Tout était découverte, mais rien n’était donné. Progresser était difficile. Trois moments demeurent essentiels à mes yeux : l’improvisation, qui libérait l’imaginaire, le travail sur le masque, expérience de création intime d’un personnage, et enfin le contact avec une grande œuvre portée par de grands comédiens : à l’Opéra de Strasbourg, une représentation de La Ville de Claudel, avec Alain Cuny, Vilar et le TNP – un souvenir que nous avons évoqué, Geo et moi, avec la même émotion.

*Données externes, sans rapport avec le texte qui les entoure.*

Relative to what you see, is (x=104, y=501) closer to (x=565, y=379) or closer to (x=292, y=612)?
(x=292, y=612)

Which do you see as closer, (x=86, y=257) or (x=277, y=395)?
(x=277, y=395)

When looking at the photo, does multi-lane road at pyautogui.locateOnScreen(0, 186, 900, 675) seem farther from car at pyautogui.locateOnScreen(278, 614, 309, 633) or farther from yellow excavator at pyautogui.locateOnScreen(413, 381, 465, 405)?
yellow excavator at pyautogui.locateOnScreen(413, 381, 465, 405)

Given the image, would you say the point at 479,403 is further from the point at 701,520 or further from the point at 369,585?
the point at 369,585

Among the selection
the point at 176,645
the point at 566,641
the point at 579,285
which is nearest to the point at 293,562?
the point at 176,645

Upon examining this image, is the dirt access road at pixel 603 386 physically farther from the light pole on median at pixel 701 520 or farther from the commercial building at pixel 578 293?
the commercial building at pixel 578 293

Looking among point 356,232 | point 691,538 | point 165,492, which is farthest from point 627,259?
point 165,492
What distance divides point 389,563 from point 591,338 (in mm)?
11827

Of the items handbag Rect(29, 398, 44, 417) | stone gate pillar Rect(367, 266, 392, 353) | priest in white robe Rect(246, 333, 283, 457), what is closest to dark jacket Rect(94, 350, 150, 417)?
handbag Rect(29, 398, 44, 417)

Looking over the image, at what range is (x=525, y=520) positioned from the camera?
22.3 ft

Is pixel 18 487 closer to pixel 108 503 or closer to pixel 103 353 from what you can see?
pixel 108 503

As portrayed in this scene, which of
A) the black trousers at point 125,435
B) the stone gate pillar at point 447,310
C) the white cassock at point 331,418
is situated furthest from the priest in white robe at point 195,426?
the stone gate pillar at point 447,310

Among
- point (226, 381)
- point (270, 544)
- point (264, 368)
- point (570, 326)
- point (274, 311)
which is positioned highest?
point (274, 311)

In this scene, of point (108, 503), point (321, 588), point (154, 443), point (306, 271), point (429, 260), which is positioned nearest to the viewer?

Le groupe n’était pas homogène et les amitiés et les inimitiés se nouaient selon des règles indéfinissables. Au cours de la deuxième année, il est arrivé à l’un ou à l’autre de changer de trottoir en apercevant dans la rue un camarade, conséquence sans doute de la coexistence trop pesante du quotidien à l’École.  Mais on se souvient surtout de la solidarité dans le travail, des liens avec les élèves de l’autre groupe (mon amitié avec Christine Herscher, alors élève décoratrice, dure encore), des interminables discussions du soir où nous refondions le théâtre.
Pour Geo, comme pour moi, cette époque a été une étape fondamentale. Il nous a été communiqué le sens de l’effort, de l’exigence personnelle, le goût du travail partagé, une certaine rigueur éthique, et enfin, l’accès à la dimension artistique de la vie.  Cela sert à se tenir debout à travers le temps.